Opening up to the world with vision and foresight or hanging on to the cumbersome and visibly unsuccessful centralized systems is one key question for Iran’s economy post-sanctions. For countries with cheap labor free trade will mean more lines of production and for countries with rich natural resources it will attract investors. In short, free trade means increase in exports. However can increase in exports lead to economic growth? Is it productivity that augments export or the other way around?
It is assumed that export companies are either more productive or they learn during the process of exporting. However, the latter is true only if exporters perform better than their domestic rivals years after they enter the export markets. Indian manufacturing data show that the performance of exporters and non-exporters does not diverge immediately following the launch of export activities by the former.
As there are cases where Iranian companies do export despite lack of productivity in relative terms, one needs to assess additional reasons for Iranian manufactures entering foreign markets.
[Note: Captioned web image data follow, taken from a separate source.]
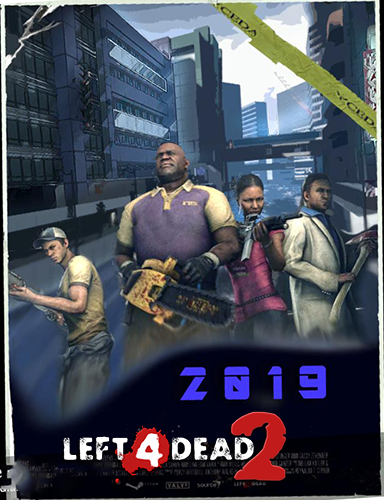 Постер Left 4 Dead 2 - Сборник 18 кампаний Left 4 Dead 2 - Сборник 18 кампаний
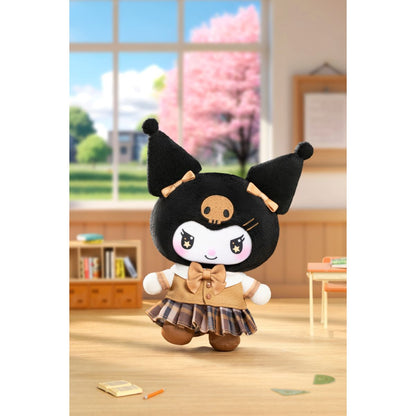 Kuromi School Life Series Plush Pendant Blind Box - Mô hình nhồi bông dạng túi mù - TOP TOY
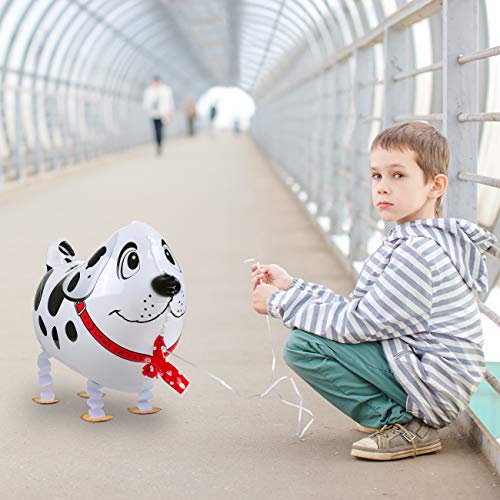 Kesoto S-KST352 12Pcs Walking Cute Animal Balloons For Kids Animal Theme Party thumb #2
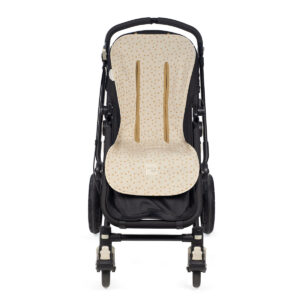 Colchoneta Corazones Poppy Canela Walking Mum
Since increase in non-oil exports is a oft-mentioned priority, the government needs to ramp up efforts beyond VAT exemption for exporters.
With the decline in commodity prices across continents, unending wars and violence in the region and the disturbing downside patterns in global economic growth, export markets look a bit gloomier at the moment. This is a good time for Iran to invest in infrastructure and production capacity for future gain in exports while drawing on the benefit from innovation and incentive.
Providing financial incentives to raise non-oil export has its own downside. Manufacturers might channel revenues in speculative areas for fat profits that would, among other things, indicate their incompetence. Financial incentives can be better managed by using the principle of ‘loss aversion’ and ‘overweighting of low probabilities’.
Loss aversion refers to the fact that losses bite more than equivalent gains. As such, the framing of monetary incentives is very important. Instead of giving cash to specific firms, the government can identify better-performing companies and give them financial support. Such backing can and should come at a price -- like charging exceptionally higher interest rates if specific targets are not met. Fear of failure and loosing the much-needed financial uplift will work for the benefit of all.
Moreover, research indicates financial incentives need to be adequate to be effective. Instead of giving bits and pieces to appease all those hunting for help, the government can give big amounts to one outstanding manufacturer in each sector. The company should be chosen randomly based on merit and the ability to meet clearly-defined targets in equal circumstances.
As people overweight low probabilities, the randomness will improve management of firms that in turn leads to higher labor productivity. This is what the government can and should do to consciously prepare firms for international markets. Iran might be able to benefit from higher marginal returns of capital, but for sustainable growth, policies should concurrently aim at marginal product of labor which is now perceived to be very low.